Reporting the model to watsonx.governance
In order to have visibility of your model versions, training data and metrics, IBM watsonx.governance can be used to keep track of your model versions. It has the ability to register external models, which are those which aren’t created as part of watsonx.ai or deployed in WML, create factsheets to hand to others in your business as a summary as well as evaluate the performance of the model at runtime.
The AI use case view allows you to keep track of all your models which are being used for one purpose, in this case the JJP Clothing Q&A.

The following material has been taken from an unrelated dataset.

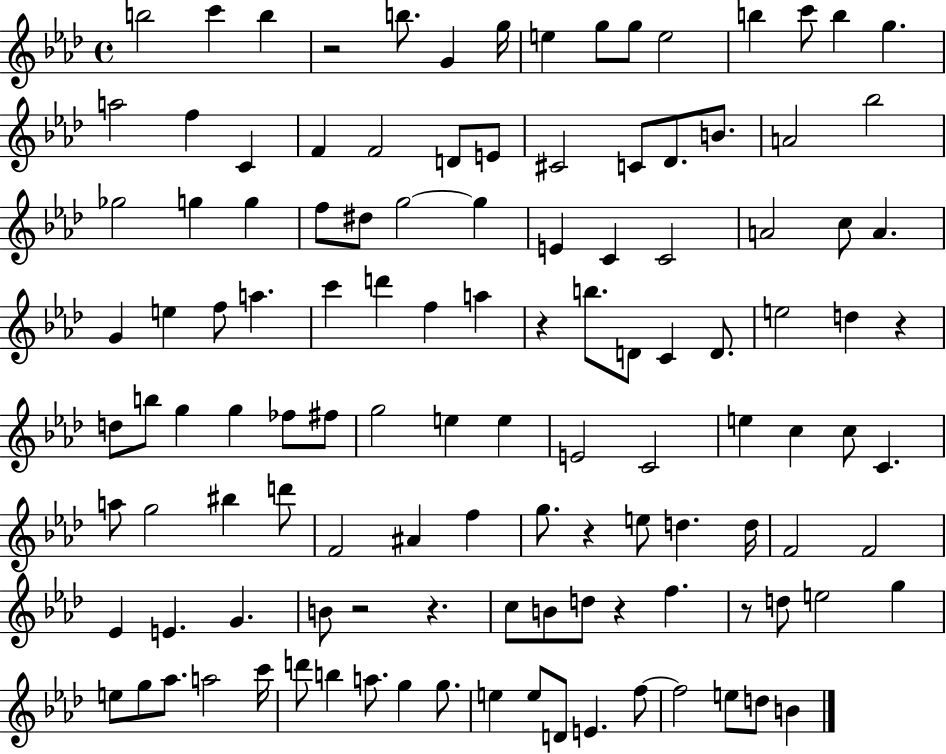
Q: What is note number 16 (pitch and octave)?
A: F5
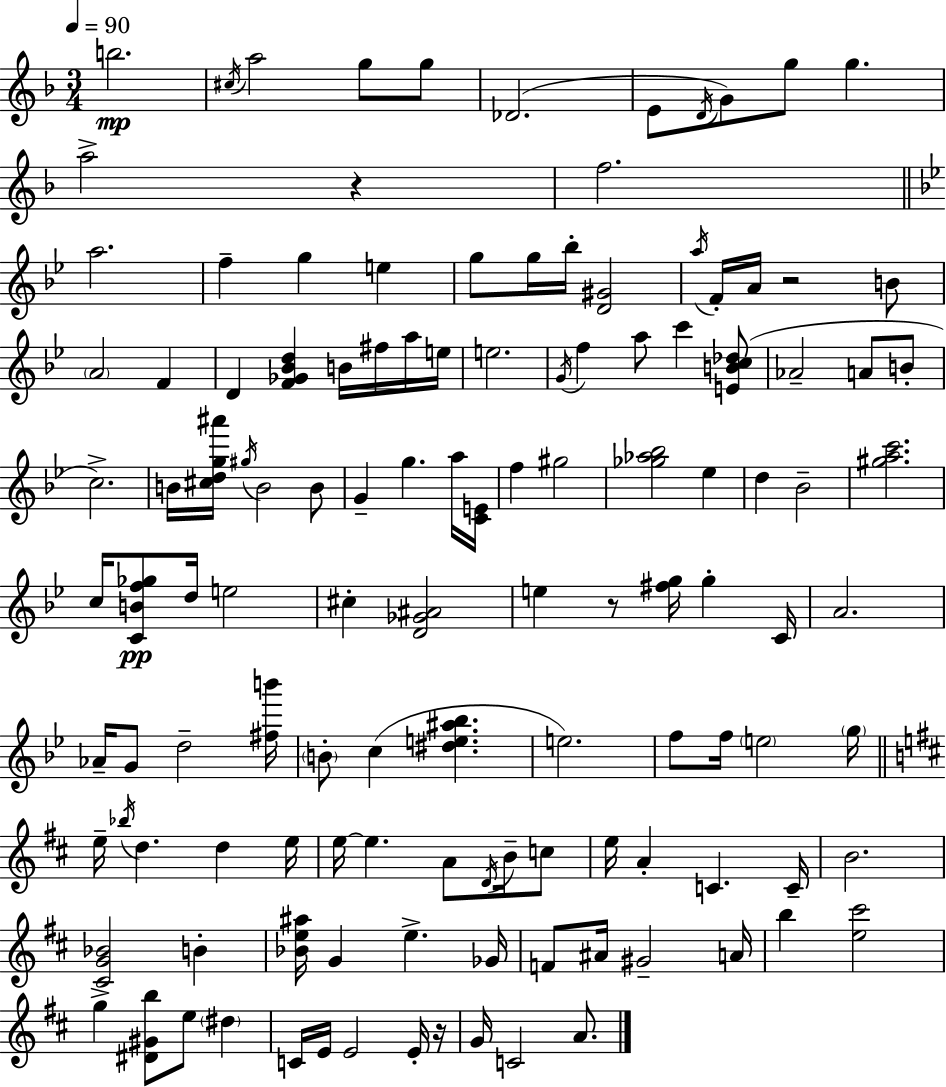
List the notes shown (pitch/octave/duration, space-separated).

The model factsheet inside watsonx.governance
The AI usecase view inside watsonx.governance
Every time the pipeline runs successfully, a new model is created inside watsonx.governance and attached to the Q&A use case. While the data for this model isn’t changing every time we run the pipeline, it’s conceivable that in a real deployment it would change and so keeping track of what the model was trained on is important, especially for audit purposes. The code to create a new model in watsonx.governance is included below and the watsonx.governance python SDK is here
Code to store model data in watsonx.governance
Outcome
We now have a pipeline which loads data from our cross-platform datastore in watsonx.governance, trains a model on an OpenShift cluster using HuggingFace’s libraries inside OpenShift AI, and keeps track of the models and their history in watsonx.governance. While in this case we trained the model on OpenShift AI, Kubeflow is very flexible, and as it runs Python, the models could be trained in other methods such as through cloud provider’s Python APIs to avoid the need for a GPU on the cluster.